Esta, pela menos, é a versão que transparece de um espetacular documento histórico, recentemente revelado na forma de livro, lançado nos Estados Unidos com o título Tianamen Papers (Documentos de Tianamen, nome chinês da Praça da Paz Celestial). O trecho mais importante transcreve o debate travado em uma reunião do Politburo (comando) do Comitê Central do PCC, realizada em 17 de maio de 1989, que tomou a decisão de ordenar o ataque do Exército contra os jovens estudantes. Essa transcrição concentra toda a responsabilidade na figura de Deng Xiaoping e na “velha geração” do PCC, apesar da oposição demonstrada por um de seus líderes mais populares, Zhao Ziyang, então secretário-geral do partido:
Deng Xiaoping: Os nossos camaradas mais velhos Chen Yun, [Li] Xiannian, Peng Zhen, e, claro, eu também estão muito ansiosos com a atual agitação em Pequim. (...) Depois de pensar muito sobre isso, concluí que devemos convocar o Exército e decretar lei marcial em Pequim ou, mais precisamente, nos distritos urbanos de Pequim.
A lei marcial terá como objetivo acabar com os distúrbios de uma vez, e impor o rápido retorno à normalidade. Esta é a missão do partido e do governo. Estou, formalmente, submetendo essa proposta a vossas considerações.
Zhao Ziyang: É claro que é sempre melhor tomar alguma decisão do que ficar paralisado. Mas, camarada Xiaoping, será muito difícil, para mim, executar esse plano. É difícil acatá-lo.
Deng Xiaoping: A minoria deve se submeter à vontade da maioria!
Zhao Ziyang: Eu vou me submeter à disciplina do partido; a minoria acata a decisão da maioria.
A primeira coisa que se destaca, antes mesmo de se discutir o mérito do conteúdo, é o fato de que o trecho acima só poderia ter sido copiado por alguém que esteve presente à reunião, ou que teve acesso aos documentos mais secretos do partido. Dado o fato de que a cúpula é extremamente reduzida (um punhado de homens controla o destino de uma população de 1,2 bilhão de seres humanos), e que o acesso a estes documentos é rigorosamente controlado, é óbvio que não houve “vazamento” de informação. Essa hipótese não existe.
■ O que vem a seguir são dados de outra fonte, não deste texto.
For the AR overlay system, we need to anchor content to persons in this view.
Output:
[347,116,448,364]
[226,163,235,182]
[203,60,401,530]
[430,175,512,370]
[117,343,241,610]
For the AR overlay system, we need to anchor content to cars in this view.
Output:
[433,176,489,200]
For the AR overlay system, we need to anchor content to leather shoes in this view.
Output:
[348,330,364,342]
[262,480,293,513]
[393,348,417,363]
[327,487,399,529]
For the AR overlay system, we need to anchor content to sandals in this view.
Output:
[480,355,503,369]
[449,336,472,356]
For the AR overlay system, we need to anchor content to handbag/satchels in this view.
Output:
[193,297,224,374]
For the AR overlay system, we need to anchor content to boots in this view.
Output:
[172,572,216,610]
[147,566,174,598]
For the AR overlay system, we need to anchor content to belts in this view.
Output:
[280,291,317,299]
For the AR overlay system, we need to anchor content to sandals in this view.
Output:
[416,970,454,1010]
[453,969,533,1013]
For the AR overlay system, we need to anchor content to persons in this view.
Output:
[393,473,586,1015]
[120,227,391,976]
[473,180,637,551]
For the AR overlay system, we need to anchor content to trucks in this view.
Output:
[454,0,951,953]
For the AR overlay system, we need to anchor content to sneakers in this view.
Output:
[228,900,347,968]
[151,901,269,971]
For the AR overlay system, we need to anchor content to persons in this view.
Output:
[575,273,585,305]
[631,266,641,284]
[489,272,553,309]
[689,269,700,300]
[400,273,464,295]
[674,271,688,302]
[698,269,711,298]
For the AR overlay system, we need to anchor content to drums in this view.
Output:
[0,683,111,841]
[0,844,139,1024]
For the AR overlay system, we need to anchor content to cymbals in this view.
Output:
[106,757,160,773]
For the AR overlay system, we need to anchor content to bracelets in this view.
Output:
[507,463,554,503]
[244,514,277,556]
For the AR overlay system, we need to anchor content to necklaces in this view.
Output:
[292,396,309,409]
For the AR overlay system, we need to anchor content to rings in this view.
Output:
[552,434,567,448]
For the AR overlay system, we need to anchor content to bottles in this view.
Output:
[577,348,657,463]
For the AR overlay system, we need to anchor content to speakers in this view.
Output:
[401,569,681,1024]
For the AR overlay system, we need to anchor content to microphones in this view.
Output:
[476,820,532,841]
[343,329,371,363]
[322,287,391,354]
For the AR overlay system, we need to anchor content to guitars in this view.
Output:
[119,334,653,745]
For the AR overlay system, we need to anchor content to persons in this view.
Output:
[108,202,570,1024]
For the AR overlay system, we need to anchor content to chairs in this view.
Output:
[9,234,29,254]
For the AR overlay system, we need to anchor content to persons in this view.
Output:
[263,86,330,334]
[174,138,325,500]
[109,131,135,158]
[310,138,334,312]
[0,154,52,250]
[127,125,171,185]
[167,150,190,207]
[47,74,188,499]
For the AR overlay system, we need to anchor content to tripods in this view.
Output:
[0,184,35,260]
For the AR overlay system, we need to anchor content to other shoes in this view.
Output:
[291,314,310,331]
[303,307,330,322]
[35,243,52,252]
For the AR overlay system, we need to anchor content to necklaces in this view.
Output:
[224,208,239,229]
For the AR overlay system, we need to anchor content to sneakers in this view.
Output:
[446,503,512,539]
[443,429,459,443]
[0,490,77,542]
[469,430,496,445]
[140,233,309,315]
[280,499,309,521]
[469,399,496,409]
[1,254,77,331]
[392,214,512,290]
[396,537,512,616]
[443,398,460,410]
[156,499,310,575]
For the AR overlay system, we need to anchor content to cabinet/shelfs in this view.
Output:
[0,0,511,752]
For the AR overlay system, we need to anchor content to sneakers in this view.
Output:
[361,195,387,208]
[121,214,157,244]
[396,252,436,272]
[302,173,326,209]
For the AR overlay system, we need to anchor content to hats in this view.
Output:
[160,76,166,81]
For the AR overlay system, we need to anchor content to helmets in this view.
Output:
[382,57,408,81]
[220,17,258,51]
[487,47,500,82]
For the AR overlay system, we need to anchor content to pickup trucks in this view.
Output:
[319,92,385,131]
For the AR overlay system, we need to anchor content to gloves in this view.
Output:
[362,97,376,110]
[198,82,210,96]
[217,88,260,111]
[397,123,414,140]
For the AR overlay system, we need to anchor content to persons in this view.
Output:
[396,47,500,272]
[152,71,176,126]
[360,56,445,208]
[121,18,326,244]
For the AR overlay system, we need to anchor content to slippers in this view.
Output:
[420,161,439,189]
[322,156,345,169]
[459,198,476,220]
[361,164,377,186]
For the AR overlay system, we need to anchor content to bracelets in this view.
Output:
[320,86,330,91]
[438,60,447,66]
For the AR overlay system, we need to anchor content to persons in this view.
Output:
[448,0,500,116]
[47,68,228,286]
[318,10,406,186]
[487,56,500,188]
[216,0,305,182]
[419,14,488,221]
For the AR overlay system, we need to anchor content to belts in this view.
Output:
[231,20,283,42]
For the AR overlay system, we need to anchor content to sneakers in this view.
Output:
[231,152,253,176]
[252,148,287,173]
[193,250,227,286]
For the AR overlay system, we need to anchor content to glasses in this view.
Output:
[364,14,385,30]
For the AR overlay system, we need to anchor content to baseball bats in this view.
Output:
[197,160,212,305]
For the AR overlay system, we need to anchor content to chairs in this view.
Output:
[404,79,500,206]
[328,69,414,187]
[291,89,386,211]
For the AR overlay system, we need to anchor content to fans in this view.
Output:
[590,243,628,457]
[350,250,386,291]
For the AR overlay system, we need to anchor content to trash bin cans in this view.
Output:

A informação foi propositalmente publicada pela cúpula chinesa atual.
O objetivo é livrar-se do pesado fardo representado pela hediondo crime de assassinato de dois mil jovens que, ao longo de abril e maio de 1989, lideraram manifestações gigantescas em Pequim, algumas com mais de dois milhões de participantes, para mostrar que já não mais suportavam a ditadura do partido único. Os atuais governantes sabem que, para se projetar como “superpotência” no século XXI, a China deve antes eliminar o estigma, internacionalmente estabelecido, de ser um país governado por uma ditadura corrupta, truculenta e assassina.
Deve mostrar-se disposta, pelo menos aparentemente, a acatar as mínimas regras de convívio civilizado. E, na política, o jogo de aparências é tudo.
É bem provável que o diálogo transcrito seja verdadeiro. Evidência disso é o fato de que Zhao foi colocado em prisão domiciliar poucos dias depois daquela funesta reunião. Mas, se existem verdades que, quando contadas pela metade, são piores do que qualquer mentira, este é um caso típico: o atual governo chinês conserva e prossegue o modelo criado por Deng. Não houve qualquer processo de ruptura entre a direção de Deng e a atual. Ao contrário, sua famosa filosofia “pragmática”, que consiste em conciliar a ditadura militar comunista com as práticas econômicas do mercado neoliberal, vem sendo plenamente aplicada. A “demonização” de Deng serve apenas para encobrir a verdadeira natureza e a vocação da atual ditadura chinesa.
Esta não foi a primeira, e com certeza não terá sido a última vez que a história é escrita, ou reescrita, com objetivos políticos precisos. Os falsificadores sabem que o que importa, na política, é a versão, e não os fatos. Goebbels, o ministro da Propaganda de Hitler, dizia que uma mentira repetida mil vezes acaba virando uma verdade. Os seguidores de Deng estão em boa companhia.